_EXERCISE:_ If a line in the entries contains the string "with", include that line in your answer.

(Beginning of DATASET EXTRACT)

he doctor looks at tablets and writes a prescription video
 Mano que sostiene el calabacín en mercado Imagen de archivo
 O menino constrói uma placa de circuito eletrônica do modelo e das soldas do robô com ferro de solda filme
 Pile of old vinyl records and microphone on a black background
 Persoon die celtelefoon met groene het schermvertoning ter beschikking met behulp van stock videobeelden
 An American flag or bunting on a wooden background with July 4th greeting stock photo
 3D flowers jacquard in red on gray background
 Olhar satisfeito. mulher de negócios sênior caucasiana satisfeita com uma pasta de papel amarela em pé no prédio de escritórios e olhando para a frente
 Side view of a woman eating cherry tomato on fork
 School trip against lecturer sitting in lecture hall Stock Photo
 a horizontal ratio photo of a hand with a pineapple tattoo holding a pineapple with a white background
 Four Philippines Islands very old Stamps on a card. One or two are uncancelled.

(End of DATASET EXTRACT)

_ANSWER TO THIS EXERCISE:_
 An American flag or bunting on a wooden background with July 4th greeting stock photo
 a horizontal ratio photo of a hand with a pineapple tattoo holding a pineapple with a white background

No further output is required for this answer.